Ned returns to the Pie Hole to find this dramatic scene concluded. Finding Randy with a big bruise on his face, he immediately assumes Olive punched him. Hee. In fact, it was Jerry, who only swung in self-defense after Randy threatened them. "Olive," Ned asks, wary, "who are these guys?" Olive nervously shrugs. "Who are any of us, really...?" she asks philosophically, and finally Jimmy D has to break it down. Jerry and Buster weren't really kidnappers. They were stealing a car when they discovered Olive hiding in the back. They wanted to return Olive immediately to her parents, but as she was trying to teach her neglectful relations a lesson, she refused to tell them her name. The sweet guys have to whisper to hide it from her that their repeated attempts to contact her parents have gone unanswered. As a result, they spend a wonderful two days with the little girl, watching cartoons and eating popcorn. When they return her to her parents' house, they realize the Snooks had no idea Olive was even missing, and confront the negligent couple who take umbrage and call the cops. Wow, do all the writers of this show hate their parents? There hasn't been a parent yet portrayed who isn't somehow careless, downright criminal or somehow guilty of abandonment. Anyway, Olive knew what she was losing as she saw Jerry and Buster taken to jail, and thus wrote them every week to stay in touch. They never stopped loving her, either, and had finally busted out of jail to see her again before heading out for a life on the lam.

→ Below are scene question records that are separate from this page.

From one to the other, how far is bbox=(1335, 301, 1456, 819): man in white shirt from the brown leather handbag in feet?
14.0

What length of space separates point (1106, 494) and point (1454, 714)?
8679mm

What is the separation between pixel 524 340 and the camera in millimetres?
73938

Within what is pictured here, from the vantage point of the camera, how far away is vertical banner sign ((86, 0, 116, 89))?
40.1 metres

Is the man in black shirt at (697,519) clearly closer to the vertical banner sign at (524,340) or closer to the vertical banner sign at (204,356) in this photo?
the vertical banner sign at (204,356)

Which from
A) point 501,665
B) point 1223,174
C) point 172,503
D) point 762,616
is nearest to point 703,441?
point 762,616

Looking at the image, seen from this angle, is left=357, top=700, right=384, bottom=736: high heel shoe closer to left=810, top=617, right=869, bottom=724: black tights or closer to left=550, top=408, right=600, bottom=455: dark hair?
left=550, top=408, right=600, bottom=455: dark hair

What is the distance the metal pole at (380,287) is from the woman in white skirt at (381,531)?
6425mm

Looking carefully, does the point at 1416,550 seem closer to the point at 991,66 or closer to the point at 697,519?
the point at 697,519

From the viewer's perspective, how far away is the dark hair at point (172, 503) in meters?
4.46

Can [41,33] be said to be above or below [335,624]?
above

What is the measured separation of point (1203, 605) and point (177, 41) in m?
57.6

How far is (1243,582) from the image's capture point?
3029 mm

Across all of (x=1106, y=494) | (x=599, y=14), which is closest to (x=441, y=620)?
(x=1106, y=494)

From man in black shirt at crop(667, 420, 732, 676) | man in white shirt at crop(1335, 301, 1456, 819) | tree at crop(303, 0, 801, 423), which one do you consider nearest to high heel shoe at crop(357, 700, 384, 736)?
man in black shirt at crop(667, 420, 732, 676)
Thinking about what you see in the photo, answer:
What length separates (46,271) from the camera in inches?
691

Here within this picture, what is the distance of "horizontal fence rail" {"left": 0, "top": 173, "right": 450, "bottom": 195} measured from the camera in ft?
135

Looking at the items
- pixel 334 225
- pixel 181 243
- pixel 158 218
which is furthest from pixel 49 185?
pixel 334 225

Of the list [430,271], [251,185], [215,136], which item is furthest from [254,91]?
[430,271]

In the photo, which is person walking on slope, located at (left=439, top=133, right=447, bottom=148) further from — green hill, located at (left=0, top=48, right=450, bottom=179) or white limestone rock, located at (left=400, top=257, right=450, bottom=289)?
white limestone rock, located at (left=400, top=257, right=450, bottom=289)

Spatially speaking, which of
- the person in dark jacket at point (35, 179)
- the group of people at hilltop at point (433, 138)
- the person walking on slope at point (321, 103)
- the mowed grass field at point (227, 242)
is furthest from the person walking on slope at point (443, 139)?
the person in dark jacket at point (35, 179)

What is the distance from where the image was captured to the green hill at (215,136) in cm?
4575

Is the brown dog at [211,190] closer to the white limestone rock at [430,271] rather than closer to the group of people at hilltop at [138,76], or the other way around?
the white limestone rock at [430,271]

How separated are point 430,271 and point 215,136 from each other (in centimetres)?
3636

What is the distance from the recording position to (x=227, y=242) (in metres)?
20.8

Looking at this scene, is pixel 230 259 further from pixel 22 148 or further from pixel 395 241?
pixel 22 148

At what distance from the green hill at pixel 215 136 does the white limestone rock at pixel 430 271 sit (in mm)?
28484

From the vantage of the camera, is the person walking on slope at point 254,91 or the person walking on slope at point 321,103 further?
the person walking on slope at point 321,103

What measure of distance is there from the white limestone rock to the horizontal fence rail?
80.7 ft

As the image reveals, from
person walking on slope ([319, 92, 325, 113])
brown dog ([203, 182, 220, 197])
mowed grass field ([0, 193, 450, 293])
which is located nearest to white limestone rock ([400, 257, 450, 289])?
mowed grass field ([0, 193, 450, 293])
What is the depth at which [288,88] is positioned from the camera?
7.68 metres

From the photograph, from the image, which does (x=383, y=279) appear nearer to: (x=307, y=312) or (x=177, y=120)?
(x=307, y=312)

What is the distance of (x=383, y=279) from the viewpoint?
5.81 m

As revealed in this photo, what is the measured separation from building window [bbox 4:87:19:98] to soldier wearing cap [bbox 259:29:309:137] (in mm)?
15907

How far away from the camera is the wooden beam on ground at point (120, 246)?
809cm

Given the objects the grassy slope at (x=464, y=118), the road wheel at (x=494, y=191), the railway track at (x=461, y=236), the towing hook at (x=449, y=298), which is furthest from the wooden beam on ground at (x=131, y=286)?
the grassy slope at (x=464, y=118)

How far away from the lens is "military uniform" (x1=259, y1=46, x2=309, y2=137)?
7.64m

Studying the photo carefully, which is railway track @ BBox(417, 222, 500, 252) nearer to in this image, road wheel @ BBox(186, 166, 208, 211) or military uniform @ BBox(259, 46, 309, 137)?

Short pause while I rant again about the show being cancelled: the lost potential of seeing more episodes with the amazing Richard Benjamin and George Segal... OMG, what if they had set them up romantically down the road with Lily and Vivian?! Siiiigh. Hate.
Olive is so glad they came to see her, and thinks it is only right that she help them escape across the border. She still feels so guilty, she says, that they went to jail, but no one would ever believe her when she said she had run away. "What do we always say about the past?" Buster asks, fatherly. Olive: "It makes an ass outta you and me." Ha! A mixed metaphor, you might say, but it certainly holds true for my own past.